用户态与内核态划分
用户态布局
unsigned long mmap_base; /* base of mmap area */
unsigned long total_vm; /* Total pages mapped */
unsigned long locked_vm; /* Pages that have PG_mlocked set */
unsigned long pinned_vm; /* Refcount permanently increased */
unsigned long data_vm; /* VM_WRITE & ~VM_SHARED & ~VM_STACK */
unsigned long exec_vm; /* VM_EXEC & ~VM_WRITE & ~VM_STACK */
unsigned long stack_vm; /* VM_STACK */
unsigned long start_code, end_code, start_data, end_data;
unsigned long start_brk, brk, start_stack;
unsigned long arg_start, arg_end, env_start, env_end;
total_vm 数据页的数目
locked_vm 锁定不能换出
pinned_vm 不能换出也不能移动
data_vm 存放数据的页的数目
exec_vm 存放可执行文件的页的数目
stack_vm 栈所占的页的数目
stac_brk 堆的起始位置,brk 结束位置,malloc 通过改变 brk 申请内存
arg_start/end 参数列表的位置,env_start/end 环境变量位置,均在栈中最高地址地方
mmap_base 标识虚拟地址中用于内存映射的起始地址
空间从高地址像低地址增长
通过映射一块区域到物理内存,辅助实现 malloc 申请大内存块
映射一块区域到 so 文件,辅助加载动态链接库 so 文件
struct vm_area_struct *mmap; /* list of VMAs */
struct rb_root mm_rb;
单链表:串联区域,将所有内存映射空间联系在一起
红黑树:快速查找内存区域,辅助实现快速修改
struct vm_area_struct {
/* The first cache line has the info for VMA tree walking. */
unsigned long vm_start; /* Our start address within vm_mm. */
unsigned long vm_end; /* The first byte after our end address within vm_mm. */
/* linked list of VM areas per task, sorted by address */
struct vm_area_struct *vm_next, *vm_prev;
struct rb_node vm_rb;
struct mm_struct *vm_mm; /* The address space we belong to. */
struct list_head anon_vma_chain; /* Serialized by mmap_sem &
* page_table_lock */
struct anon_vma *anon_vma; /* Serialized by page_table_lock */
/* Function pointers to deal with this struct. */
const struct vm_operations_struct *vm_ops;
struct file * vm_file; /* File we map to (can be NULL). */
void * vm_private_data; /* was vm_pte (shared mem) */
} __randomize_layout;
vm_rb 将此区域放到红黑树上
vm_ops 对内存区域可做的操作定义
anon_vma 映射到物理内存也叫匿名映射
vm_file 映射到文件时指定被映射的文件
通过 load_elf_binary 将 vm_area_struct 和内存区域关联起来。
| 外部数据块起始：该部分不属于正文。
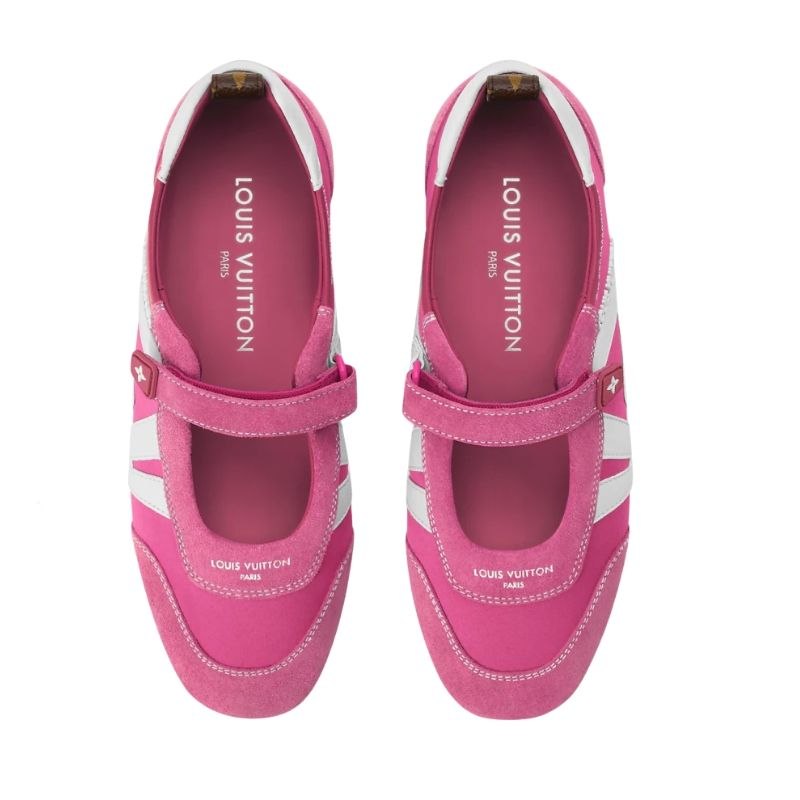 LV Sneakerina Ballerina
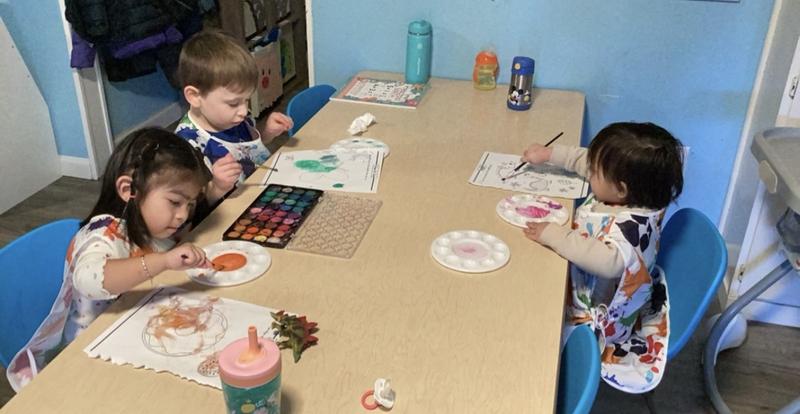 Photo of El Arcoiris Bilingual Daycare - Bellevue, WA
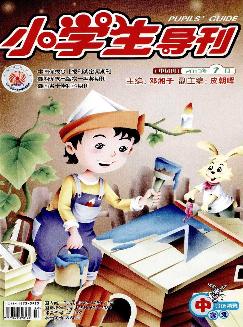 小学生导刊：中年级版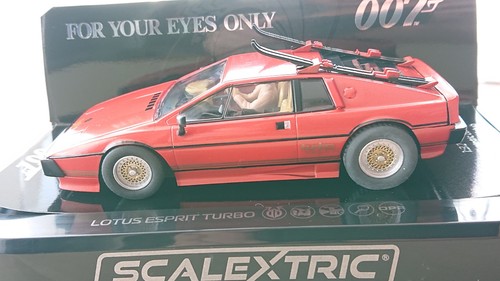 Scalextric c4301 lotus esprit - scalextric,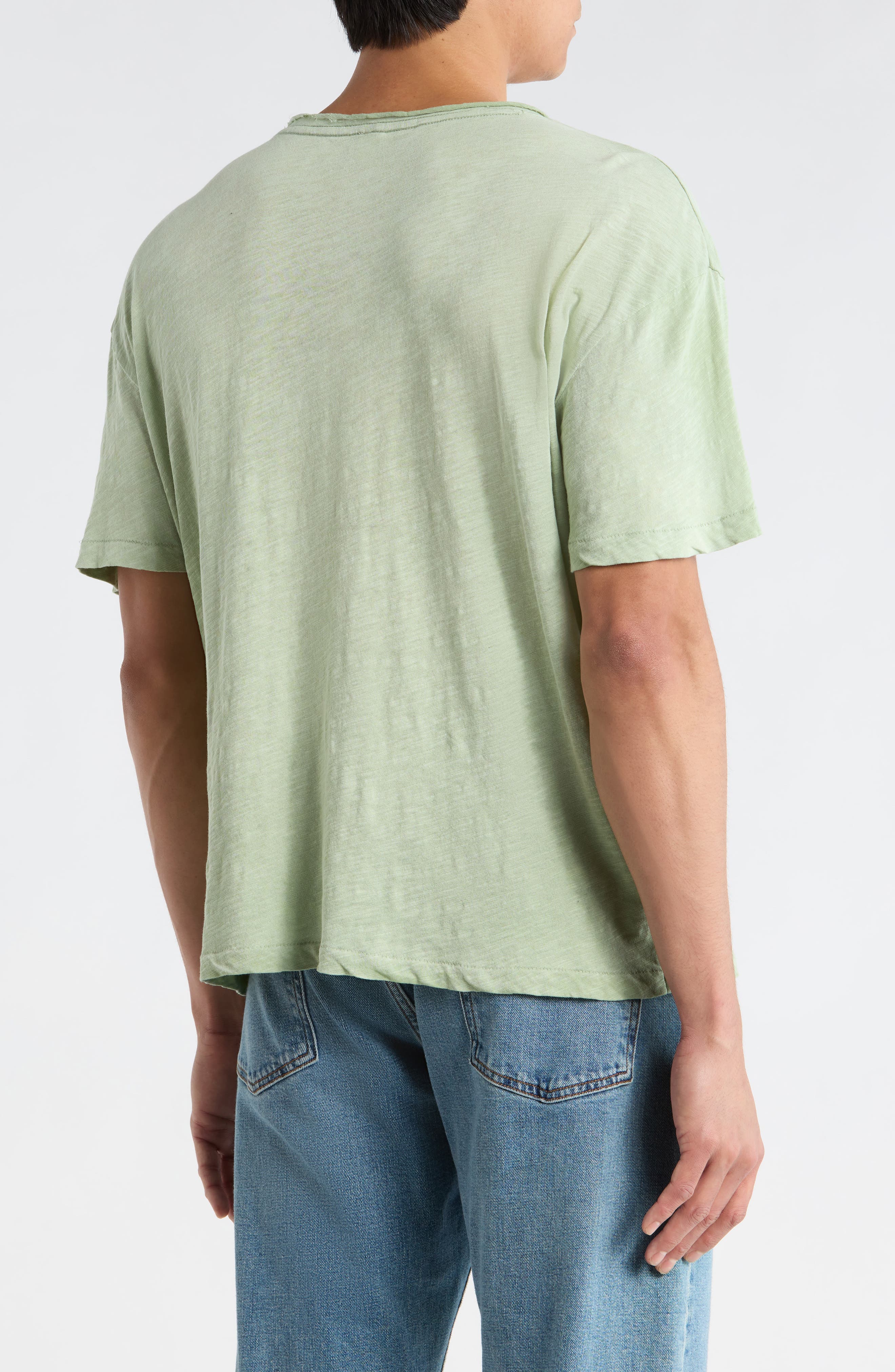 Weathered Logo Graphic T-Shirt - image 2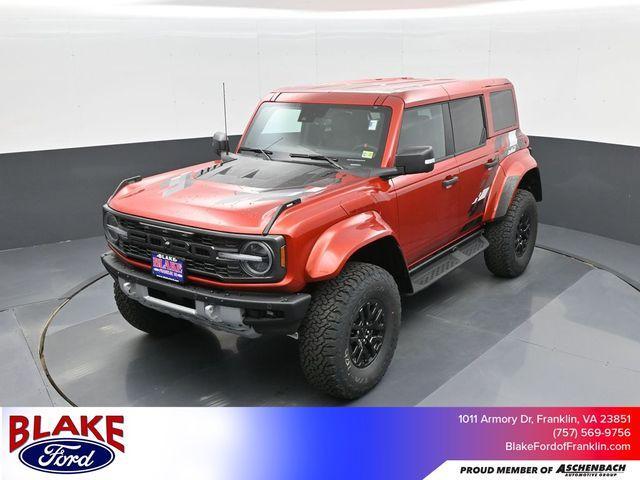new 2024 Ford Bronco car, priced at $79,428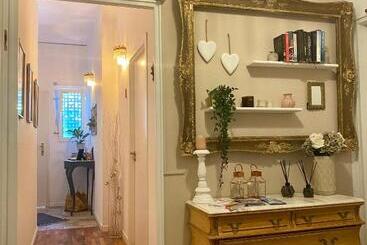 تختخواب و صبحانه Casa Doramas Vv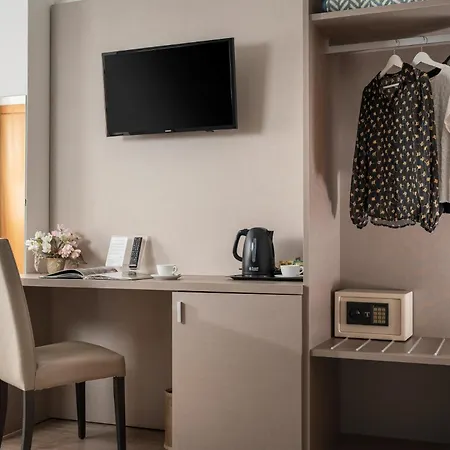 Hotel Molino Rosso 4*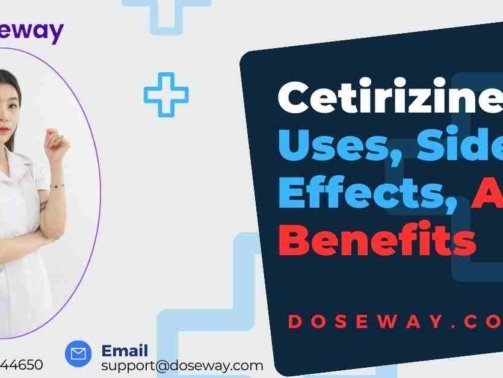 Cetirizine-Uses-Side-Effects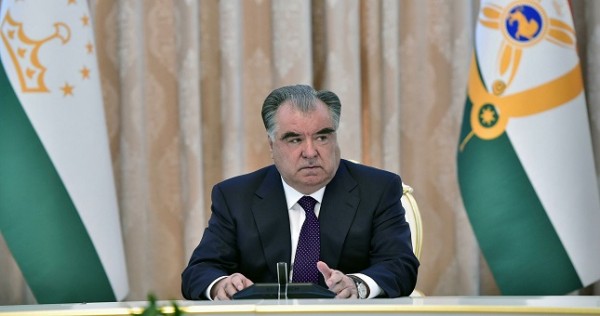 Рахмон провел перестановки в Антикоррупционном ведомстве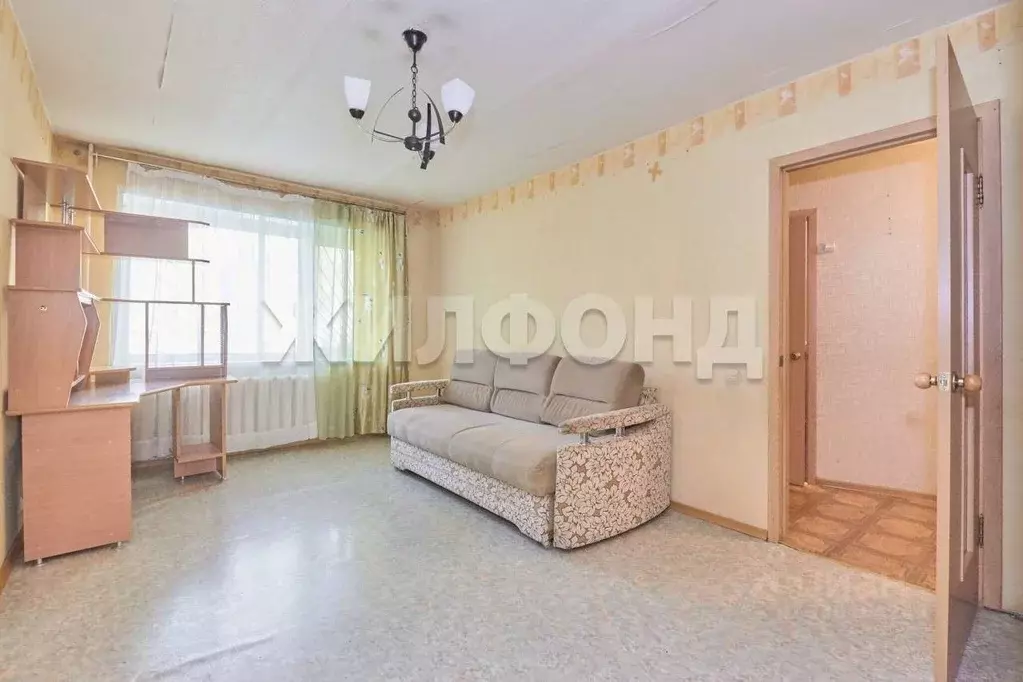 2-к кв. Томская область, Томск ул. Усова, 44 (46.2 м) - Фото 1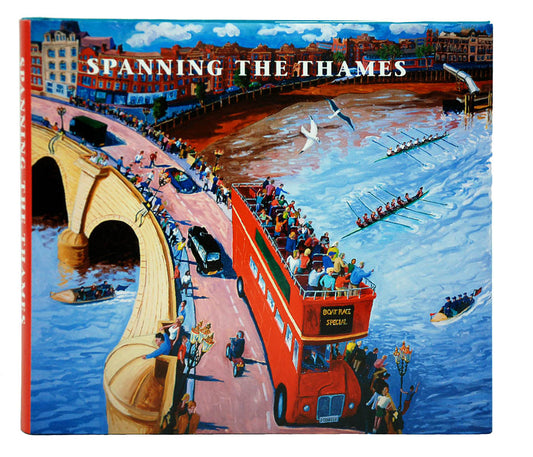 A pictorial record of the Thames in 21st century. 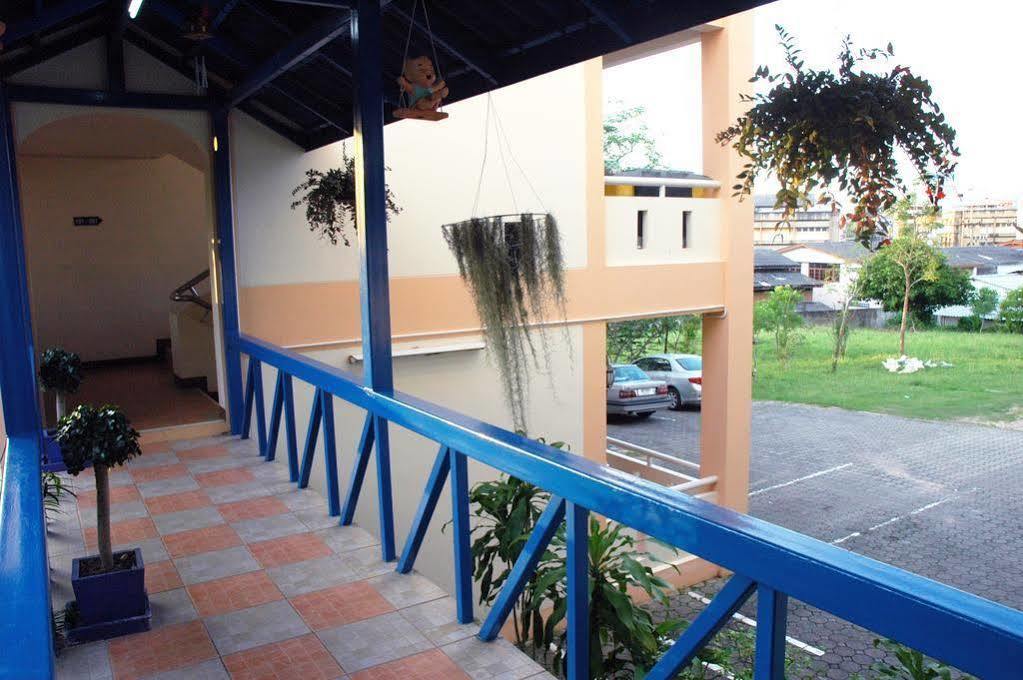 A Mansion Hotel Krabi Bagian luar foto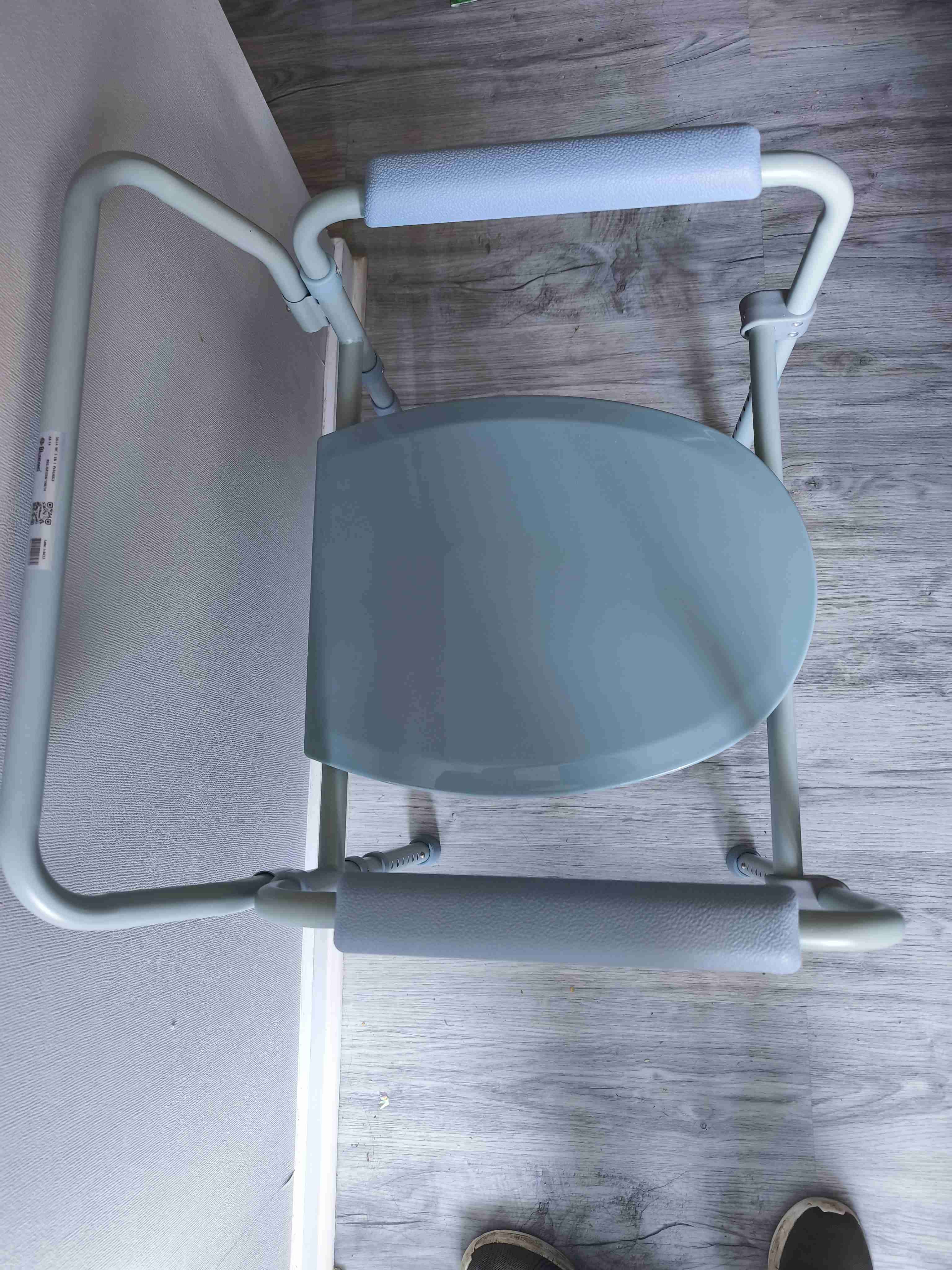 Baño portátil para adulto mayor o discapacitado - miniatura 6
(起作用还有启动第一个进程时被 init,fork 完成之后调用 exec 运行二进制程序)
exec 运行二进制程序:解析 ELF 格式,建立内存映射
static int load_elf_binary(struct linux_binprm *bprm)
{
......
setup_new_exec(bprm);
......
retval = setup_arg_pages(bprm, randomize_stack_top(STACK_TOP),
executable_stack);
......
error = elf_map(bprm->file, load_bias + vaddr, elf_ppnt,
elf_prot, elf_flags, total_size);
......
retval = set_brk(elf_bss, elf_brk, bss_prot);
......
elf_entry = load_elf_interp(&loc->interp_elf_ex,
interpreter,
&interp_map_addr,
load_bias, interp_elf_phdata);
......
current->mm->end_code = end_code;
current->mm->start_code = start_code;
current->mm->start_data = start_data;
current->mm->end_data = end_data;
current->mm->start_stack = bprm->p;
......
}
setup_new_exec 设置内存映射区 mmap_base
setup_arg_pages 设置栈的 vm_area_stuct
设置 mm->arg_start 执行栈底
设置 current->mm->start_stack
elf_map 将 ELF 文件中的代码部分映射到内存
set_brk 设置堆的 vm_area_struct
current->mm->start_brk = current->mm->brk,空堆
load_elf_interp 将依赖的 so 映射到内存中的映射区域
修改映射的情况
函数调用,改变栈顶指针
通过 malloc 申请堆内存空间
小内存分配 brk 改变堆结束位置
大内存分配 malloc 执行 mmap